| Quoted text |

▬▬▬

I just want it to be as good as the Fifth Element and I'd be good to go.

Reactions: Agree 1 | Optimistic 1


----------



## Detective (Jul 11, 2017)

The World said:


> I just want it to be as good as the Fifth Element and I'd be good to go.



That's.... not at easy feat to achieve, though.

Reactions: Agree 2


----------



## GRIMMM (Jul 12, 2017)

It looks beautiful, and I'm hopeful for some nostalgia trips with regards to Fifth Element universe aspect.

So far it's being received well by critics.

Reactions: Optimistic 1


----------



## Zhen Chan (Jul 14, 2017)

I love that the music is the instrumental to gangsta paradise by coolio


----------



## Shiba D. Inu (Jul 19, 2017)



Reactions: Like 3 | Winner 1


----------



## reiatsuflow (Jul 30, 2017)

I made a terrible mistake and went to see this movie. I don't know what I was thinking. Now the friend I dragged with me is no longer my friend and I'm on ssris. Please don't make the same mistake I did. I...I don't know what I was thinking.

Reactions: Informative 1


----------



## dream (Jul 30, 2017)

▬▬▬

Records from a dataset
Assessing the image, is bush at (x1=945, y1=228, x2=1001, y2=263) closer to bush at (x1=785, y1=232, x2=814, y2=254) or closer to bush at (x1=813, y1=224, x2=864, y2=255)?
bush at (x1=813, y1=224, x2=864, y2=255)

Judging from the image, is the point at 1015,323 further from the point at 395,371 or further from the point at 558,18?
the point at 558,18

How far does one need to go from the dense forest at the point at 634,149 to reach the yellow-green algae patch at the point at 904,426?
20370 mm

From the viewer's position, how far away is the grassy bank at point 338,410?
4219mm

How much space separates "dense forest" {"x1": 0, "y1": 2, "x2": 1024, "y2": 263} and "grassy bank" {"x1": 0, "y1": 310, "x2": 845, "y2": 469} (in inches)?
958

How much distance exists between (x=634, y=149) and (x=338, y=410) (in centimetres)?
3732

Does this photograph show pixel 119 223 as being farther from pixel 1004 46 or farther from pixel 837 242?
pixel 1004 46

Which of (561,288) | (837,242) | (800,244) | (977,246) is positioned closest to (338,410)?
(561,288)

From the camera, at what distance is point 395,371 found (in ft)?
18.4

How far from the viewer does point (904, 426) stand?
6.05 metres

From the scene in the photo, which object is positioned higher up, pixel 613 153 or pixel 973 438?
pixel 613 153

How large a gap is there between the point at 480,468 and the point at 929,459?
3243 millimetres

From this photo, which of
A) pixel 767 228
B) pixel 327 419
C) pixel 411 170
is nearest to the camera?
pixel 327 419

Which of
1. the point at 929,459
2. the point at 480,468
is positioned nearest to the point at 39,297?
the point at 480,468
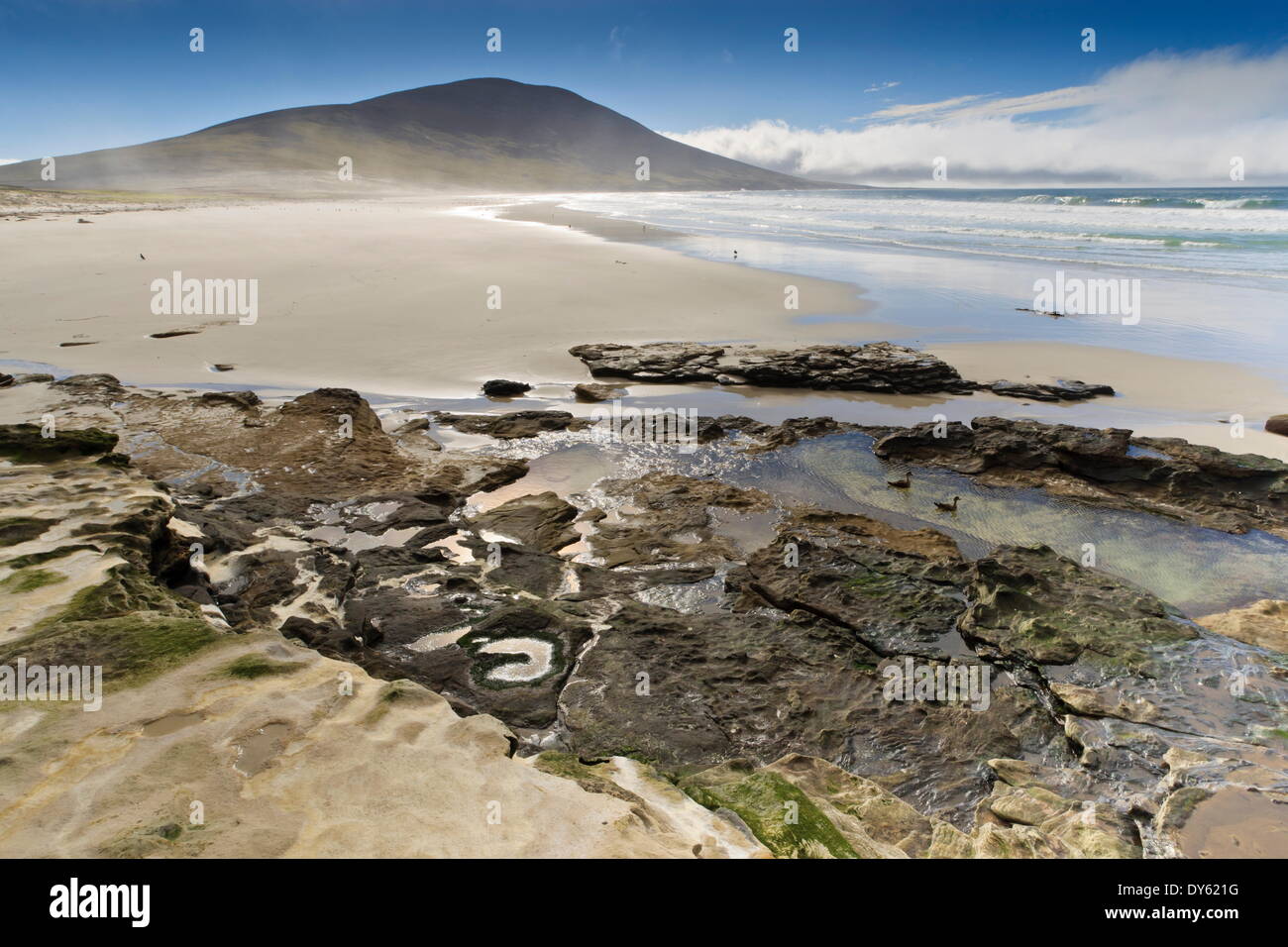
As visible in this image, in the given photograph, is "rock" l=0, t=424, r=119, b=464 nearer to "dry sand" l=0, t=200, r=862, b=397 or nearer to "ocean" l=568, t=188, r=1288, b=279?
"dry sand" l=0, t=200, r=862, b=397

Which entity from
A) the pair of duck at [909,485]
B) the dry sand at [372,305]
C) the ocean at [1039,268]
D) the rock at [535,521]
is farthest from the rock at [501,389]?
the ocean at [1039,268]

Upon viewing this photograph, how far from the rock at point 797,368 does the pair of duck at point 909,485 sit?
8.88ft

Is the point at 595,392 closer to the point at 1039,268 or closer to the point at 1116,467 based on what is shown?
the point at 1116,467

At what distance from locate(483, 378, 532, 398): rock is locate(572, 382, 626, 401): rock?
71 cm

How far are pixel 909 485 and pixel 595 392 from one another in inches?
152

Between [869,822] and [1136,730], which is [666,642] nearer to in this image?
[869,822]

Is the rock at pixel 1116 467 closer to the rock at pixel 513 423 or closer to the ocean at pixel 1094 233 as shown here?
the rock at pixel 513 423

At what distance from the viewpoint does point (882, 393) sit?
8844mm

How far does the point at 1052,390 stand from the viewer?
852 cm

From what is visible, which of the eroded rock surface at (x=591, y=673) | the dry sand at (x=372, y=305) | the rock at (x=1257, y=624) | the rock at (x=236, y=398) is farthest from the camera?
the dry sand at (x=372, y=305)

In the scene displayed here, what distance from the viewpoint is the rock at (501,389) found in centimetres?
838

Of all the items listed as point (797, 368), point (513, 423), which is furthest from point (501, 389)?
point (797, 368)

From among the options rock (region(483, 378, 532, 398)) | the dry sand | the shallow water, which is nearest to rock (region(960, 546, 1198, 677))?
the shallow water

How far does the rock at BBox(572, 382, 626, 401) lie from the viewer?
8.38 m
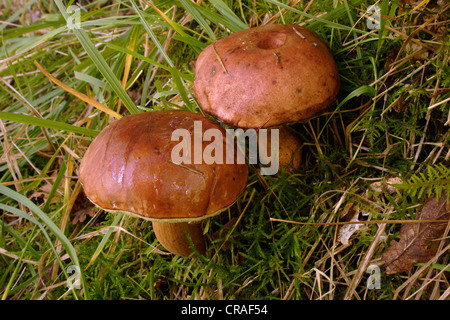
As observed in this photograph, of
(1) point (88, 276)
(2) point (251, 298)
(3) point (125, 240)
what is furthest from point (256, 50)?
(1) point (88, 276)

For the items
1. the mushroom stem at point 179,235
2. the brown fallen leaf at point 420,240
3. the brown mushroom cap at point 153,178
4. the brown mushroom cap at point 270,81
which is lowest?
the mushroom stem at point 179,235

▬▬▬

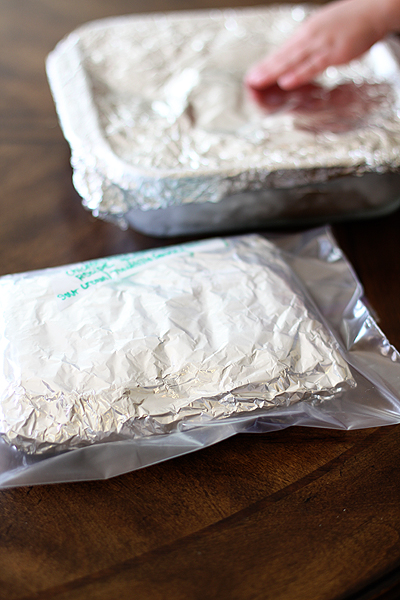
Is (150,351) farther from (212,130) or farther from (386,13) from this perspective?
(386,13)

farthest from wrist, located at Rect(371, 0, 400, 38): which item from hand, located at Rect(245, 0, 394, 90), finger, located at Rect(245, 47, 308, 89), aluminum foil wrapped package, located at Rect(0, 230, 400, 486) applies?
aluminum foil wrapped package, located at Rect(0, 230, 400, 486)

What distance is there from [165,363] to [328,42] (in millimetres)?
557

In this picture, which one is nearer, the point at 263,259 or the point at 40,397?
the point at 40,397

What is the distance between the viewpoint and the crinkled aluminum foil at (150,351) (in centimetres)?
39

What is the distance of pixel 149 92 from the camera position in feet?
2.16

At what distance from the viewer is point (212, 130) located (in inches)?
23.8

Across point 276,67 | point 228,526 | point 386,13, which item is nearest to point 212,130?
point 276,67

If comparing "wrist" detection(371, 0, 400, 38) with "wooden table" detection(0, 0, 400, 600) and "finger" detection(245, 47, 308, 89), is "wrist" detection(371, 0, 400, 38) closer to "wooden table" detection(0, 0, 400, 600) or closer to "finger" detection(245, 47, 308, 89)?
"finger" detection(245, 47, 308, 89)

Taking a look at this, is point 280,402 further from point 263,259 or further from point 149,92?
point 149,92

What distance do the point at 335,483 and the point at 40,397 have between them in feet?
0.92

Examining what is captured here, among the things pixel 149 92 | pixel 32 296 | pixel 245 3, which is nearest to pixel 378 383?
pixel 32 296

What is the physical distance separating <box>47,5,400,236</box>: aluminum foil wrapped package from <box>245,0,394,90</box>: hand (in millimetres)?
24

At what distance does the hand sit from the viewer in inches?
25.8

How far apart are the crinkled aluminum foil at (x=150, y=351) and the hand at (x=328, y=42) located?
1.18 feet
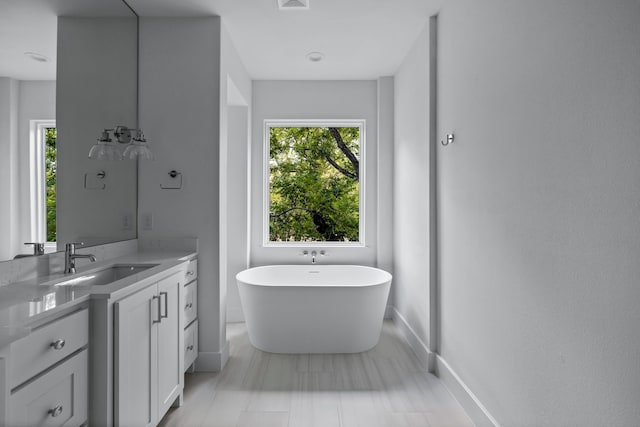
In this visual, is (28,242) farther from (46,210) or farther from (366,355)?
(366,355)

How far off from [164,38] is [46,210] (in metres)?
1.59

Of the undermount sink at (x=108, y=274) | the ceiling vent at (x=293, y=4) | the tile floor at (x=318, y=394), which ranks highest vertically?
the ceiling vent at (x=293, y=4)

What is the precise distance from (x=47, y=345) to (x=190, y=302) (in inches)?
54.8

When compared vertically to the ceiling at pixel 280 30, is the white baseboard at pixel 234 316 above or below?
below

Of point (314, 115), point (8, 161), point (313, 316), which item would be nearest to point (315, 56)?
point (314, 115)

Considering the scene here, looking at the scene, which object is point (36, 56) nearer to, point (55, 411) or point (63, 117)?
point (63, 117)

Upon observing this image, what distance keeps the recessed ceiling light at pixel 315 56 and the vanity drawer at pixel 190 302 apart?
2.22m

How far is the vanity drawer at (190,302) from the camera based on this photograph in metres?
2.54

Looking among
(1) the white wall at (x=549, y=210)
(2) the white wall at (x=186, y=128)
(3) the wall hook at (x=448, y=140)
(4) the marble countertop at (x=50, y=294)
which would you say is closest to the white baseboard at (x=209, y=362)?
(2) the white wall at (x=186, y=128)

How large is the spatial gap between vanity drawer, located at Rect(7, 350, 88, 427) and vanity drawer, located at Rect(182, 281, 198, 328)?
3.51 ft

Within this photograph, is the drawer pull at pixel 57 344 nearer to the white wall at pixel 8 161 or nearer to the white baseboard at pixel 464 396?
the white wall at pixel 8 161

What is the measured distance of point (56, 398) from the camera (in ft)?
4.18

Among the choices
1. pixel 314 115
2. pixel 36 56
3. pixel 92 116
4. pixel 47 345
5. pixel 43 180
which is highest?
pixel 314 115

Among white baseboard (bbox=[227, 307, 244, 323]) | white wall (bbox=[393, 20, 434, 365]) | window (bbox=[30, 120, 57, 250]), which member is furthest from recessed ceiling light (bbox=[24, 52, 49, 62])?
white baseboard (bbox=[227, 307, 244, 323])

▬▬▬

| Instructions for the task |
Print the part of the forum thread starting at "## reiatsuflow (Jul" and ending at "dream (Jul 30, 2017)", word for word. The data stands apart from the forum thread and has no connection to it.

| Response |
## reiatsuflow (Jul 30, 2017)

I made a terrible mistake and went to see this movie. I don't know what I was thinking. Now the friend I dragged with me is no longer my friend and I'm on ssris. Please don't make the same mistake I did. I...I don't know what I was thinking.

Reactions: Informative 1


----------



## dream (Jul 30, 2017)